Growing revenues through total joint replacements
SG2 Research projects that by 2026, 51 percent of primary hip and knee joint replacements will be performed in an outpatient setting. To profit from this trend, ASCs must often engage in a programmatic shift. Ten years ago, Midwest Orthopaedic Institute was a typical orthopedic group. Its average hospital stay for a hip or knee replacement was 4.5 days and 95 percent of patients recovered in a skilled nursing facility. Over a six-year period, the organization evolved its pathways where 94 percent of patients go home on day one and only 6 percent go to a skilled nursing facility.
Steven G. Glasgow, MD, FAAOS, a surgeon at Midwest Orthopaedic Institute, observed, “Every time we made a change in our clinical pathway, we followed our metrics meticulously. Our results got better. Being patient centric drove improved clinical outcomes.”
Dr. Glasgow attributed the success of his organization’s whole joint replacement offering to several factors. The ASC has a care coordinator that sees every patient and caregiver. In addition, the surgeons carefully select patients. Individuals must be ASA I or II, have a BMI less than 35 and have no presence of comorbidities like uncontrolled insulin-dependent diabetes, a history of cardiac problems or sleep apnea. Physical therapy begins before surgery and every process is standardized.

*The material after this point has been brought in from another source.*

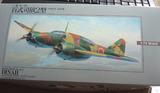 DCF00019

Avoiding pitfalls when negotiating managed care contracts
Effective negotiation of managed care contracts requires a heavy analytical component. Knowing the rates in specific markets is valuable information. If an ASC understands the hospital rates for total joint replacements in its market, it can approach payers and offer a discount to shift cases to the ASC. Outsourcing the negotiation can be valuable.
Understanding your target rates and leveraging physician champions are also best practices. Chris Bishop, CEO of Regent Surgical Health, said, “It’s okay to say no. You may start the negotiation and then feel that you’ve reached an impasse. At that point, bringing in the physician champions can have a huge impact. It’s harder for payers to say ‘no’ to a doctor than to a business person.”
A blended approach to improving revenues and reducing costs can be an effective way for ASCs to prosper in today’s market. Savvy ASCs are outsourcing tasks such as accounts receivable collections and negotiating managed care contracts. By following these best practices and entering new markets like total joint replacements, ASCs have the potential to increase revenue in 2020.